Guests sit at tables under a tent in Radcliffe Yard.

Clinton, who also teaches at Columbia University Mailman School of Public Health, said that beyond Dahl’s work advancing global health, she’s also an example of how to lead during hardship. She was crucial in leading PIH after the passing last year of Farmer, Harvard Medical School professor and beloved member of the team. Dahl, in the midst of enormous grief, pushed forward and continued to press forward and inspire the work of their partners.

“Ophelia taught us so much about what means to be a leader. We don’t only get to lead when it’s easy,” Clinton said. “We often have to lead when it’s hard, when it’s ugly, when it’s painful, and that is when we see the true spirit of leadership.”

During the event, attendees listened to a panel discussion centered around the essential role of female leaders in global health. Panelists Agnes Binagwaho, Natalia Kanem ’76, Abby Maxman, and Reema Nanavaty offered their perspectives during the discussion. The panel was moderated by Jacqueline Bhabha, a professor of the practice of health and human rights at the Harvard T.H. Chan School of Public Health, the Jeremiah Smith Jr. Lecturer in Law at Harvard Law School, and an adjunct lecturer in public policy at the Harvard Kennedy School.

“Ophelia’s life teaches us what is possible when a fierce intellect and an unbounded imagination are matched with a capacious heart and unflinching purpose to advance global health equity.”

Chelsea Clinton

“[Health] is the pillar in the middle of everything that concerns human development,” said Binagwaho, the vice chancellor of the University of Global Health Equity, an initiative of PIH. Maxman, president and CEO of Oxfam America, said a common mantra during the pandemic was: “No one is safe until everyone is safe.” This is a reminder that there is still so much work to be done when it comes to achieving gender equity in healthcare. The key to this is uplifting more women as leaders.

Nanavaty, who has worked with the Self Employed Women’s Association for more than 35 years and is currently a member of the Advisory Council on Gender and Development of the World Bank Group, said that to do this we must recognize that all women are leaders.
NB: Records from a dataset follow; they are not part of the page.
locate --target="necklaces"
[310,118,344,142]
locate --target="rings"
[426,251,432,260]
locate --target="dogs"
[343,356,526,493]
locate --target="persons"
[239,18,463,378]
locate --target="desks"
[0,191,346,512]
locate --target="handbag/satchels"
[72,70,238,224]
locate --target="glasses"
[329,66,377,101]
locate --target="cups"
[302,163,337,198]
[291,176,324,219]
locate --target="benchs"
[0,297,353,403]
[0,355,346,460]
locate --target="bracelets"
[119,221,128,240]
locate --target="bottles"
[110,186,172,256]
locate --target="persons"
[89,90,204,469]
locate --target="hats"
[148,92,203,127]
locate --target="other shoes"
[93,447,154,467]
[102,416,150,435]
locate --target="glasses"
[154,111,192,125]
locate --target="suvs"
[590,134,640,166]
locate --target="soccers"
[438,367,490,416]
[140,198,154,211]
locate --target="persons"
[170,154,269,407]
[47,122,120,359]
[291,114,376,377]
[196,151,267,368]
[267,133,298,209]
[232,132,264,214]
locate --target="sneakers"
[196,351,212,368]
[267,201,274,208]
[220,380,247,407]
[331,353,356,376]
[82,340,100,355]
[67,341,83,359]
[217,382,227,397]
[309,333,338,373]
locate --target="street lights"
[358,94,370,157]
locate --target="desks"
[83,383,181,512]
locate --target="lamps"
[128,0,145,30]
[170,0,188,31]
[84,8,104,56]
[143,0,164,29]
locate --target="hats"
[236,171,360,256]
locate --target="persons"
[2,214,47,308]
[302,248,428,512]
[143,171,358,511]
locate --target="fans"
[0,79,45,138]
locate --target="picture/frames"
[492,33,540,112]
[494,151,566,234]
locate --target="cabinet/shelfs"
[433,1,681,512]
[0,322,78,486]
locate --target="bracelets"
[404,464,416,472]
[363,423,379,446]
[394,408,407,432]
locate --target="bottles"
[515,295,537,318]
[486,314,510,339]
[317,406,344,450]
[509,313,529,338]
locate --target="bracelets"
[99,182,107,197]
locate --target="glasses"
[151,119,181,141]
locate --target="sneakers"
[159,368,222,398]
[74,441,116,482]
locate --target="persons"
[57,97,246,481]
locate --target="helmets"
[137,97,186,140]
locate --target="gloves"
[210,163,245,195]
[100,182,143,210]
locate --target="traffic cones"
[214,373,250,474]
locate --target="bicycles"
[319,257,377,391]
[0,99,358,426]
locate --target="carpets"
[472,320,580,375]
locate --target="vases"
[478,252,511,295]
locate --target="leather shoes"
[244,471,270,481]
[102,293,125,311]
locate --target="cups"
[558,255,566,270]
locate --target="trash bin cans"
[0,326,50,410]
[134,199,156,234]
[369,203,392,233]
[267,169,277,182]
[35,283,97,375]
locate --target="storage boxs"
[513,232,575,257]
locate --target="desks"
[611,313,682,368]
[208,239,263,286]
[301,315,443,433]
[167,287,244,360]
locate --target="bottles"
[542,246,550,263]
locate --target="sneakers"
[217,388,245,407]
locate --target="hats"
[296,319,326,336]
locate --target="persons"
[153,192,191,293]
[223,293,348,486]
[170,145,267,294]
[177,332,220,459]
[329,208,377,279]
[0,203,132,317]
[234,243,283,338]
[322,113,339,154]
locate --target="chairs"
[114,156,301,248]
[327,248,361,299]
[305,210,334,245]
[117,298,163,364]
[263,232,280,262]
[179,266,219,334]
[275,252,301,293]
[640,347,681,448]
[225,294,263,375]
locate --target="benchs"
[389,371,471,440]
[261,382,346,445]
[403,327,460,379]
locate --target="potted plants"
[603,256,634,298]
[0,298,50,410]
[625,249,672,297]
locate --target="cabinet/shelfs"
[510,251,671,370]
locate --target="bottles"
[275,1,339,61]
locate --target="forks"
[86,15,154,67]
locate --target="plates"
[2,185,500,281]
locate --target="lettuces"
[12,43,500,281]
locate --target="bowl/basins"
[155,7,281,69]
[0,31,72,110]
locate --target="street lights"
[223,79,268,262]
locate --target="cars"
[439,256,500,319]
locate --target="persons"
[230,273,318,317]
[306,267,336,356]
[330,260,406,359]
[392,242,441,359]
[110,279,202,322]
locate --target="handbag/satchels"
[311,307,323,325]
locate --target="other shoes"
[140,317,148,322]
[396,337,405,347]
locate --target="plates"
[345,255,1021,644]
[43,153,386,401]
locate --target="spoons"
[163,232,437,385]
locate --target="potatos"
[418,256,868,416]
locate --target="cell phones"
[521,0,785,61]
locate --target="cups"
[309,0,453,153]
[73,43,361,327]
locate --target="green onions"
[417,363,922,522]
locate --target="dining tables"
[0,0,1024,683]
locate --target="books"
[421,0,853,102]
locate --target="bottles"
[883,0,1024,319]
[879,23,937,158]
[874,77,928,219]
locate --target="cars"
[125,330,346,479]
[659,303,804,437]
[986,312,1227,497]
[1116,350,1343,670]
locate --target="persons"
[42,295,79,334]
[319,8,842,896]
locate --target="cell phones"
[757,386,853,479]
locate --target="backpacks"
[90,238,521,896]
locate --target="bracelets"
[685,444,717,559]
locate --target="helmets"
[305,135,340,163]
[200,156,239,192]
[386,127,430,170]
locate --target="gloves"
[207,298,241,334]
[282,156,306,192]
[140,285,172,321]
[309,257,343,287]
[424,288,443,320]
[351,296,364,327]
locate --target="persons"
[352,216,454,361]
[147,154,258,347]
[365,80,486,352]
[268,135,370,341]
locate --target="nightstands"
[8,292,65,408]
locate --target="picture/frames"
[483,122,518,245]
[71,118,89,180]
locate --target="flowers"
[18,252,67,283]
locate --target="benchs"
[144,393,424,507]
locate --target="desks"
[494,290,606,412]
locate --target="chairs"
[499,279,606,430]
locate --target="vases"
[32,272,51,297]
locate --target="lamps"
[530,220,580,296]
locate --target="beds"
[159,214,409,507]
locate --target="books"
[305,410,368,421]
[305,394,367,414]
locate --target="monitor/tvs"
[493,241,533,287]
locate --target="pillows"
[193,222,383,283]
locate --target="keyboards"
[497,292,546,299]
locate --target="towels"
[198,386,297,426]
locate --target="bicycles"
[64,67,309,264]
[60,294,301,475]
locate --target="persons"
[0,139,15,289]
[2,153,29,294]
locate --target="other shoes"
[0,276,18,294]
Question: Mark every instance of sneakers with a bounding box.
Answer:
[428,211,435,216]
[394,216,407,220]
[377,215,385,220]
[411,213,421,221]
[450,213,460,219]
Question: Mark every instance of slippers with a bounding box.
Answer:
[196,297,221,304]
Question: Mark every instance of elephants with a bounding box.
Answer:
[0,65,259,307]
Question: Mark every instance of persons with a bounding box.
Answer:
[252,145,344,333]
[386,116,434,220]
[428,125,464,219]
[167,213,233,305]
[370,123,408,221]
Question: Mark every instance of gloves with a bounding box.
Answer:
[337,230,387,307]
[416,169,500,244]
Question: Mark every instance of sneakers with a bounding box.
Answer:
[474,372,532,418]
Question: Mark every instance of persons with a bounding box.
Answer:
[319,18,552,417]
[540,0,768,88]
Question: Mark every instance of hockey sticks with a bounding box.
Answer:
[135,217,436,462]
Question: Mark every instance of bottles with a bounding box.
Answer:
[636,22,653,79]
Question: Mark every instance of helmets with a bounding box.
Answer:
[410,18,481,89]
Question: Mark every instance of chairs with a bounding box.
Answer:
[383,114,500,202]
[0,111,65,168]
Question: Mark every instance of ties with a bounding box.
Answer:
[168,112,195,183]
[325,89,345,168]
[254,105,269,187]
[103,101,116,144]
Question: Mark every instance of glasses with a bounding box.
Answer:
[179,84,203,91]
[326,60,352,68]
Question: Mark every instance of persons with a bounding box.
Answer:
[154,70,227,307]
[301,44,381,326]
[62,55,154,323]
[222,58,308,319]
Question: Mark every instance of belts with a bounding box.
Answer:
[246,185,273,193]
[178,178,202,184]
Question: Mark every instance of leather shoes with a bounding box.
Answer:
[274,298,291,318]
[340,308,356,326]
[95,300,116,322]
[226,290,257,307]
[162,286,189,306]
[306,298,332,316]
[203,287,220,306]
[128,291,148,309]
She sees the most promise in empowering women at the local level to be leaders in their communities.

“We have needlessly made health more corporate than cooperative,” Nanavaty said during the panel. “Women as leaders do not lead and pull people behind … they help other women lead.”

During her remarks, Clinton praised Dahl for giving so much of herself to the world and for lifting up those around her to do the same.

“Thank you, Ophelia, for teaching us about what is possible with enough will and grit and determination and love,” she said. “Thank you for proving what is possible, again, to all of us every day.”